AI Agents: what works, what doesn't, and what nobody tells you

If 2024 was the year of language models, 2025 is the year of agents. Every week there’s a new framework, a new startup, a new demo of an agent that “does everything on its own.” And every week I get asked the same thing: “Does this actually work?”

The honest answer: it depends on what you ask it to do.

What is an AI agent (without the marketing)

Stripped of the hype layer, an AI agent is a system that receives an objective, breaks down the tasks needed to achieve it, executes those tasks using available tools, and adjusts its plan based on the results it gets.

That’s it. It’s not magic. It’s not general intelligence. It’s a planning-execution-evaluation loop powered by a language model that’s good at understanding context and generating text.

The difference from a normal prompt is that the agent can act. It can call APIs, read files, execute code, search for information. It doesn’t just respond. It does.

Where they work well

After months working with agents in different contexts, the patterns where they truly deliver value are quite specific:

Tasks with clear, verifiable steps. If you can describe the task as a sequence of steps where each result can be verified, an agent works well. Example: extract data from a document, cross-reference with a database, generate a report. Each step has a concrete output that can be validated.

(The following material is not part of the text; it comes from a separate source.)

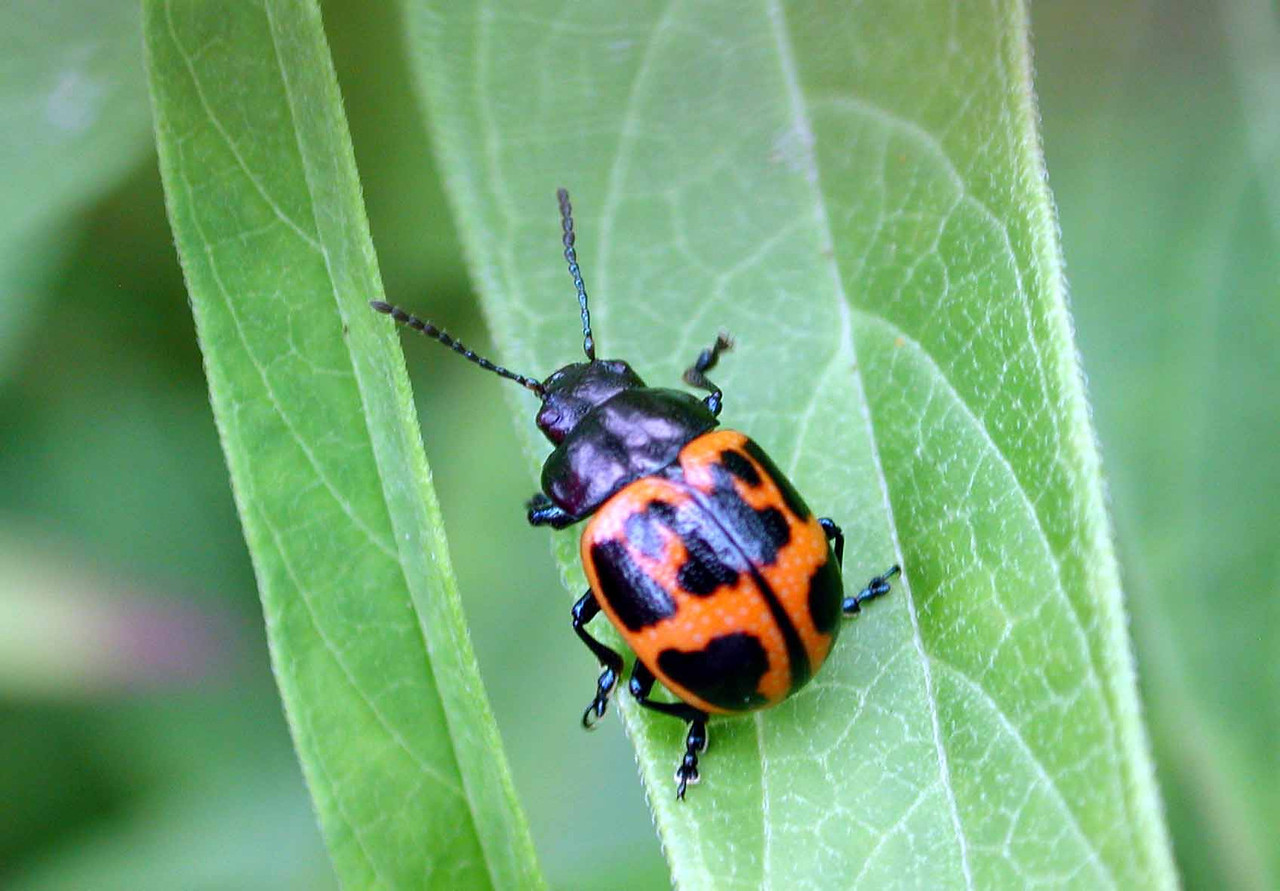 """Swamp Milkweed Leaf Beetle -- Labidomera clivicollis<br /> <br /> """"What<br /> if you were<br /> a beetle,<br /> and a soft wind<br /> and a certain allowance of time<br /> had summoned you<br /> out of your wrappings, ..."""" ~ Mary Oliver, """"How Everything Adores Being Alive"""""""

Repetitive tasks with variations. Not exactly the same every time (that’s what scripts are for), but similar with nuances. Example: processing 200 supplier emails that have different formats but ask for the same thing. A script can’t handle the variation. A human wastes hours. An agent navigates the differences.

Research and synthesis. Searching information across multiple sources, extracting what’s relevant, and synthesizing it. Agents are surprisingly good at this because it’s essentially what language models do best: process large amounts of text and extract signal from noise.

Where they fail (still)

Tasks requiring subjective judgment. “Is this design good?” “Does this email sound professional?” “Is this client worth pursuing?” Agents can attempt to answer, but their judgment is inconsistent and lacks the cultural, emotional, or strategic context a human brings.

Long chains without checkpoints. If an agent needs to execute 15 sequential steps and the error from step 3 propagates invisibly to step 12, you have a problem. Errors accumulate. Without intermediate verification points, the final result can be completely off track without anyone noticing.

In control engineering they call it “error propagation in cascade systems.” Each stage amplifies the deviation from the previous one. The solution is the same in both fields: intermediate verification and early correction.

Decisions with irreversible consequences. Sending an email to a client, deploying to production, executing a financial transaction. Any action you can’t undo needs human oversight. Agents are tools, not decision-makers.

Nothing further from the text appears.